Trim was sprayed out using my graco 695 with FFLP 412 tip.


----------



## PaPainter724 (Apr 22, 2016)

ThreeSistersPainting said:


> Homeowners were huge sherwin williams fans, and they know there products pretty well so all products were per request. They had tan ceilings and didnt want to pay for superpaint to be put on it, so I just picked up a flat white ceiling paint and thats what the rep referred me too
> 
> Trim was sprayed out using my graco 695 with FFLP 412 tip.


Gotcha. I personally hate SW lol. I will use their Promar line from time to time though or Duration. I've become pretty good friends with a few of their reps, and they universally tell me to avoid SuperPaint because it's basically Promar with talc added to give it a heavier body but the dry coverage is no better. It's just a feel that sells people when they feel that it's a heavier body paint. I personally think ProMar is pretty decent paint, as long as you go 200 and not 400.


----------



## ThreeSistersPainting (Jan 7, 2017)

Honestly it comes down to customer satisfaction and if customers expectations were met. They wanted a premium interior satin and for them that was SuperPaint. There will always be a Sherwin Williams following, I mean have you ever talked to a Benjamin Moore Homeowner about other brands?

My go to interior paint is Miller's Premium Satin but I tend to use whatever the customer prefers.
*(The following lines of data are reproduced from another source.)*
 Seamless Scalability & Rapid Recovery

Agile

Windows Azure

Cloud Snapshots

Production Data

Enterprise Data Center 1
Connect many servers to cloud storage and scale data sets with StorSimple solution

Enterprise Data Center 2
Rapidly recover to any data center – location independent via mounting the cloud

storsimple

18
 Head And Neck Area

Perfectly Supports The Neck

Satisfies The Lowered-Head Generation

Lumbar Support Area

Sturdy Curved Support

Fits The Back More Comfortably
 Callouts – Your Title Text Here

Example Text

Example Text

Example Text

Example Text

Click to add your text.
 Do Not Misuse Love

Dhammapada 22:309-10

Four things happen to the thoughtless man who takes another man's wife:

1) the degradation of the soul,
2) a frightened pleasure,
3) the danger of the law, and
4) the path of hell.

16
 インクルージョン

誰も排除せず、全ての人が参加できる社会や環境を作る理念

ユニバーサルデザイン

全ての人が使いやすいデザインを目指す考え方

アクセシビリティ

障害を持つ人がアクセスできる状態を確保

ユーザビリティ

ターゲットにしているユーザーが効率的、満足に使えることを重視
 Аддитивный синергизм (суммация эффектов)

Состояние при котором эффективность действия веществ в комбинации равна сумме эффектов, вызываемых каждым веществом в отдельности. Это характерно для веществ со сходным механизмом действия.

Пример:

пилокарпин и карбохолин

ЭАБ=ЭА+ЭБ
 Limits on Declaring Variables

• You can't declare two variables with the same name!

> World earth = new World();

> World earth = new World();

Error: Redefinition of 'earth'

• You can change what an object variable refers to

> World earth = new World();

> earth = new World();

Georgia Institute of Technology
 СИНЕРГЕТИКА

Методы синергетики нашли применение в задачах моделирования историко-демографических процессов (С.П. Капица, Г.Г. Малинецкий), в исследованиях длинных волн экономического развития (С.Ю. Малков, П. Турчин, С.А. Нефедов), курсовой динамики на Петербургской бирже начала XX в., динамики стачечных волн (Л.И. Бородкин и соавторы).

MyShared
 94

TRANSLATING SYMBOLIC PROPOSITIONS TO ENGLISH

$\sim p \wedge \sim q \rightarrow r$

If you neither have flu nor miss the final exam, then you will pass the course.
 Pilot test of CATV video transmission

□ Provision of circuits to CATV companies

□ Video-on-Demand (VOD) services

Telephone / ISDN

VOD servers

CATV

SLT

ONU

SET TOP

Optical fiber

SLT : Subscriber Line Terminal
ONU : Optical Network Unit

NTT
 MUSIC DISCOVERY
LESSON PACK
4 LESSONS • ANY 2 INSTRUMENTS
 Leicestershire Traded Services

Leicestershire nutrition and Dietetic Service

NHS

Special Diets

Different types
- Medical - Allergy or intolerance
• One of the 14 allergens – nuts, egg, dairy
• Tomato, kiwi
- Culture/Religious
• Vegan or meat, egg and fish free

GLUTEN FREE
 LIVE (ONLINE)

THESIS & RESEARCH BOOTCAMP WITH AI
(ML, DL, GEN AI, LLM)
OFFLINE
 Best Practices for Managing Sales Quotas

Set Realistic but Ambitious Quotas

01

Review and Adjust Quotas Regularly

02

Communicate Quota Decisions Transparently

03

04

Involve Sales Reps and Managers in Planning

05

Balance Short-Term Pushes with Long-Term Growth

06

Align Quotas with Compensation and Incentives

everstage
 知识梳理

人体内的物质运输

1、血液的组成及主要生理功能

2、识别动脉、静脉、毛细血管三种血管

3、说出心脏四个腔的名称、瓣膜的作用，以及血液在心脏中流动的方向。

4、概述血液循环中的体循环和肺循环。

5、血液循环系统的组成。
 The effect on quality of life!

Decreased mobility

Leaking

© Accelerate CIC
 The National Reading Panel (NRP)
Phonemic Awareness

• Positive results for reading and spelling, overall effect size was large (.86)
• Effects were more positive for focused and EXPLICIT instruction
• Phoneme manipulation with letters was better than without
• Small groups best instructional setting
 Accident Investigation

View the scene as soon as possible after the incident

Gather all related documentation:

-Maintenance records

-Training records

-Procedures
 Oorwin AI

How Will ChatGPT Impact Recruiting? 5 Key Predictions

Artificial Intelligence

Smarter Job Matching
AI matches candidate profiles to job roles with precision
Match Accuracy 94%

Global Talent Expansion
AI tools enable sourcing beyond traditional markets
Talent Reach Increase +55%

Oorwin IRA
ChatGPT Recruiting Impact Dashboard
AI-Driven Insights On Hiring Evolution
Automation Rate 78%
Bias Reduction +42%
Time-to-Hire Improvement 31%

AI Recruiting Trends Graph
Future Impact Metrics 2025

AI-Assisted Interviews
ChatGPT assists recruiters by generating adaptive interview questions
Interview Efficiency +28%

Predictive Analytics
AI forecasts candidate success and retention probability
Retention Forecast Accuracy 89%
Sherwin, Miller, Rodda, Home Depot, Lowes, i've used it all.


----------



## PaPainter724 (Apr 22, 2016)

Lol, I know what you mean. I just tend to avoid Sherwin Williams from personal experience and because nearly every rep I know that's left has never been positive about their products or practices. On the other hand, I know a lot of guys from PPG and Ben Moore who will sing their praises on their death beds.


----------



## The Classic Painter (Oct 7, 2016)

Nice quality job !


----------



## illusionsgame (Aug 1, 2010)

*Giving away my secret*

I just wrote about this on my blog...showing painters and homeowners a great tip for ladder painting: put a screw or nail in the top of your step ladder. It has to have a good anchor, but you will be amazed at the stability of your bucket: even 5-gallon pails are stable. I have not used the little shelf for paint cans since the 80s! My employer in Colorado in the 80s invented this one day when he needed a free hand and he had a wooden stepladder. Awesome.

ps in the 2nd photo, you can see I glued carpet padding to the top of the ladeder. The screws on both sides are just visible: they are anchored with a section of a hockey stick underneath -- years of service!


----------



## dtweaponx (Jul 10, 2018)

Love those hardwood floors.


----------



## ThreeSistersPainting (Jan 7, 2017)

dtweaponx said:


> Love those hardwood floors.


This house was built in 2003 right before the economy crashed, when the builders were mainly building custom homes in Bend. So its cool when you get to work on an actual craftsman home


----------



## deadend (Aug 1, 2013)

...flooring details are very tasteful...what's your process where stained treads meet painted skirting...?...looks like a taped line 1/8" or so onto the tread...seal and paint...?...


----------



## Zoomer (Dec 17, 2011)

Great work.


----------